王顿了顿,轻声开口说道:“我还是太仁慈了点。”
说着,他缓缓抬起右手。
“我有话说!”安德烈意识到了王要做甚么,连忙大喊。
“你说。”
“你的命令根本就不合理!”安德烈深吸了几口气,豁出去了般,猛地大声开口说道:“是,庇护所比我们弱,人比我们少,但要找到特定一个人,这么短时间根本不可能做到!何况你只说找引路人,引路人是谁?有甚么特征?你告诉我们了吗?天知道庇护所是不是真有这么一个引路人?!我受够了!你总是杀人!我们在你眼里就是待宰的野猪!你这个混蛋那么厉害,为何不自己去找那个该死的引路人?!”
说完后,安德烈呼哧呼哧地喘气。
弗雷泽听得心中发颤,有的人则被吓得几乎倒在脚下。天哪!把王激怒?!安德烈这家伙要拉我们所有人陪葬么?!弗雷泽努力不去想王在盛怒之下会做甚么。
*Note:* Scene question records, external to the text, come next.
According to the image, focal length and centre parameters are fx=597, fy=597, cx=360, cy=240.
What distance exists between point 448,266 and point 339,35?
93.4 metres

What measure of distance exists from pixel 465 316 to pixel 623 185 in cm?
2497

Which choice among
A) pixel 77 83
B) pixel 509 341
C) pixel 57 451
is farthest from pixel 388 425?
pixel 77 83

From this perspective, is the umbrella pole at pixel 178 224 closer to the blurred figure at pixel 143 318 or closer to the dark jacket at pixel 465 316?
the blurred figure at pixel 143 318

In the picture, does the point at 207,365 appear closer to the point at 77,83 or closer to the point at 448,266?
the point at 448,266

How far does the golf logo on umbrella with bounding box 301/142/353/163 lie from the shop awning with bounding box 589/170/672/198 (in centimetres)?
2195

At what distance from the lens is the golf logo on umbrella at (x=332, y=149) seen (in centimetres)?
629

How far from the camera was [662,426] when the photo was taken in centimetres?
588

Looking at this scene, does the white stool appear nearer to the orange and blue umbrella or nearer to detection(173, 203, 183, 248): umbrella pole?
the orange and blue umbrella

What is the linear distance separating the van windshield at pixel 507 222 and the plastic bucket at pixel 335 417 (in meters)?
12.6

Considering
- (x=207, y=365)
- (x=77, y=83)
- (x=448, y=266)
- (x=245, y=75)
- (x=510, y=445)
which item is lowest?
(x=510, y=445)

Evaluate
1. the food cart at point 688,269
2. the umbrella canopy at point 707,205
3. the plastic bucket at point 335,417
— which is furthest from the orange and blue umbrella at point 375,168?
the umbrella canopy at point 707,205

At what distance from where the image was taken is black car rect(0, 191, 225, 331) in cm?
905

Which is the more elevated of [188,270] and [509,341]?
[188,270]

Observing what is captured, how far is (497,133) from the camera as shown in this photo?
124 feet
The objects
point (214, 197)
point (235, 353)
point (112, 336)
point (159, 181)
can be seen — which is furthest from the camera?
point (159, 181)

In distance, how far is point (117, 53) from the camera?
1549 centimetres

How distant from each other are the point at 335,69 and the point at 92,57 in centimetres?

出乎意料地,王并没有生气,他眸子一眯,嘴角向上弯,说道:“这就是你要说的话么?毫无意义的抱怨?”
安德烈瞪大眼,陡然,他旋身向外跑去,他的身法是那么快,一路撞倒了四五个跪倒在地的人,眨眼间,他便跑到门外,甚至紧握了门把手——
“愚蠢。”
王伸出右手食指,轻缓地一点,一道黑色的气体喷薄而出,瞬息间跨过大厅,打在安德烈身上。紧接着,安德烈便扑通一声跌倒在地,了无生息。
弗雷泽没有回头,他不用看也知道发生了甚么,他的心中重新产生了那个危险的想法……
“没有行动?谁说我不会行动?”王座上,王用只有自己能听到的嗓门轻轻开口说道。